In light of the shit-show that Indian journalism today is, I’m particularly disillusioned by the performance of the journalist role.

There is a rigid script that journalists follow. You start out with an uninformed audience, you introduce certain hooks, you establish authority through some expert testimonial, and you conclude the narrative in a particular direction you want the reader to go in.

My philosophical discord is with how everyone buys this shit. Truth isn’t packaged as neatly as journalism makes it out to be. And behind every piece of journalism there is a human playing the role.

Like judges in courts. They’re performing too. Acting like some wise ass.

Yet human beings are like “this is how it has to be!”

No. This is just a particular social order created in a particular space and time.
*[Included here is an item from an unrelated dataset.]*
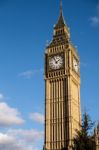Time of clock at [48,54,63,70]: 1:56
Why am I writing all this?

Because I am tired with my philosophy. I want to go beyond and be like regular humans. Earn some brownie points in the human world. And even though I am deciding to do that I think my philosophy and my pain is valid. What I write may not be meaningful to everyone or be added to the anarchist library. But I hope that there will be at least a few people who resonate with this particular sub-niche of agony.


How will I rationalize journalism then?

One way is to think of it as mass education. Like teaching, but at a larger scale. As an intermediate strategy till people are able to educate themselves.

Another is to imagine it as fiction. I mean, I don’t have a problem with fiction because it comes with a label that it is a performance art. Perhaps journalism can be seen as a performance art. The sentences and the style can give joy to the readers. Make it about creating art.

A third way is to think of it as reclaiming spaces. But of course this makes sense only if we put under-represented ideas and thoughts into those spaces. We can’t play by their rules and call it reclaiming. It maybe possible to cleverly subvert the rules and reclaim the spaces.


tl;dr is that I’m struggling to practice anarchist philosophy and forced to rationalize the performances of societal roles to be able to thrive.